Next, LASSO linear regression (Glmnet package (ORIGINAL CITE); R Core Team, 2016. Vienna, Austria; ORIGINAL LINK) was used to predict the continuous post-treatment HDRS-24 scores with the independent variables: HDRS-24 pre-treatment score and binding data in each of the a priori regions (amy, acn, mid for 5-HTT and the raphe, as well as the 12 post-synaptic regions, for 5-HT1A). LASSO regression is a method that uses penalized maximum likelihood estimation to fit generalized linear models(32) and is commonly used in psychiatric research(3335).
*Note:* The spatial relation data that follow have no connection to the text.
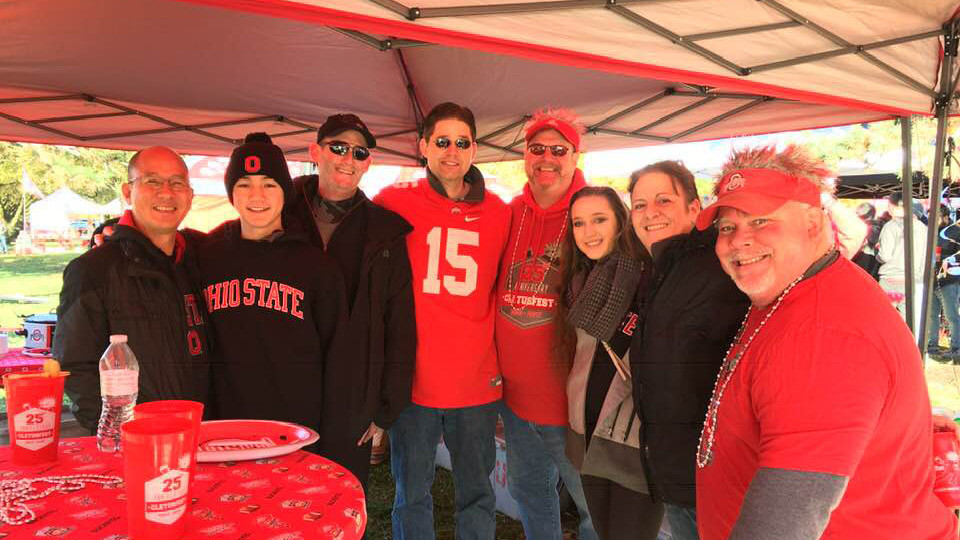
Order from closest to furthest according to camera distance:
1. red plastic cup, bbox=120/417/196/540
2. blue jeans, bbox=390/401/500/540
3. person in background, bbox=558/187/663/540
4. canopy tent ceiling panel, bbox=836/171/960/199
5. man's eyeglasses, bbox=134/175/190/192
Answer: red plastic cup, bbox=120/417/196/540, person in background, bbox=558/187/663/540, man's eyeglasses, bbox=134/175/190/192, blue jeans, bbox=390/401/500/540, canopy tent ceiling panel, bbox=836/171/960/199

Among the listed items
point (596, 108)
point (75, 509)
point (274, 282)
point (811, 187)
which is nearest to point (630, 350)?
point (811, 187)

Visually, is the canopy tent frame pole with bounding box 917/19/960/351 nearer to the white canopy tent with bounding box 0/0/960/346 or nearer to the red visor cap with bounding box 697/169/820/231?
the white canopy tent with bounding box 0/0/960/346

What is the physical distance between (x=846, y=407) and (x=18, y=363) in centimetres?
539

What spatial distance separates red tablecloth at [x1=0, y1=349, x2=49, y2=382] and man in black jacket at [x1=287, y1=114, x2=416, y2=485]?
3.29 m

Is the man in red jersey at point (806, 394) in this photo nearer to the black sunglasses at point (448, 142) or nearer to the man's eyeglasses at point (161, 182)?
the black sunglasses at point (448, 142)

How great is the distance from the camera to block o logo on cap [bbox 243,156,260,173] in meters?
2.32

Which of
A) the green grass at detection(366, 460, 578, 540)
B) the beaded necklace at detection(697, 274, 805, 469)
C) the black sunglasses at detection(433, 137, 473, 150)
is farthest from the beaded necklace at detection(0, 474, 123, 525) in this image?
the green grass at detection(366, 460, 578, 540)

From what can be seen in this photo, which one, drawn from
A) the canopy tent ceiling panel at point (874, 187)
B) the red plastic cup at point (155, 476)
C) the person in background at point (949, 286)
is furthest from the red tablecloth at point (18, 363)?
the person in background at point (949, 286)

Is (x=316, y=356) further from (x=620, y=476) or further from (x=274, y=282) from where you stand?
(x=620, y=476)

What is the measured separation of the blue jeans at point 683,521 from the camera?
1.91 meters

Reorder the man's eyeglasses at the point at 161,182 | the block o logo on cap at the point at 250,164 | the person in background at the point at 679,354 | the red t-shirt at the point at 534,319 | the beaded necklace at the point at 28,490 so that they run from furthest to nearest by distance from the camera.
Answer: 1. the red t-shirt at the point at 534,319
2. the block o logo on cap at the point at 250,164
3. the man's eyeglasses at the point at 161,182
4. the person in background at the point at 679,354
5. the beaded necklace at the point at 28,490

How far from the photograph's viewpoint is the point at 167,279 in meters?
2.14

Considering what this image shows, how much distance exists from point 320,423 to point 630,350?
1276mm

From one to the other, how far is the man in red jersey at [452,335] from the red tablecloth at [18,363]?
11.2ft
LASSO regression is particularly beneficial when a dataset contains multiple, potentially inter-correlated predictors, which is common with brain imaging data, because the approach enforces model sparsity by selecting the most relevant predictors and shrinking the other coefficients to zero5. The tuning parameter lambda within the LASSO regression framework was selected via 10 repetitions of 5-fold cross-validation(36). The final models retained all variables with coefficients greater than zero. Prediction of the dichotomous remission status variable was not performed here due to sample size limitations in the 5-fold cross-validation step. Therefore, the HDRS-24 post-treatment scores for each participant were extracted from the selected LASSO regression prediction models and were used to classify each participant as a remitter or non-remitter (using the criteria described above). Post-hoc predictive accuracy, sensitivity, and specificity metrics were computed based on the predicted and true HDRS-24 post-treatment scores as previously defined(37).

The above models were then repeated to determine if combining the pre-treatment 5-HTT aggregate score with the 5-HT1A post-synaptic aggregate score and 5-HT1A raphe nucleus binding metrics into one model would explain more of the variance in treatment response than any measure alone.

Pre- or Post-Treatment Group Differences

To investigate differences in binding between HV and patients with BPD before treatment, or patients with BPD post-lithium treatment, linear mixed models were fit with [11C]DASB or [11C]-CUMI-101 binding as the model outcome and group (HV, BPD pre-treatment; or HV, BPD post-treatment), site, region, and sex (for [11C]-CUMI-101 models only) as fixed effects, and subject as a random effect.

Lithium Treatment Effects

To investigate the effect of lithium on binding in patients with BPD, linear mixed models were fit with either [11C]DASB or [11C]-CUMI-101 binding as the model outcome, with pre- or post-treatment status, region, site, or sex (for [11C]-CUMI-101 models only) as fixed effects. Random effects were subject and scan nested within subject.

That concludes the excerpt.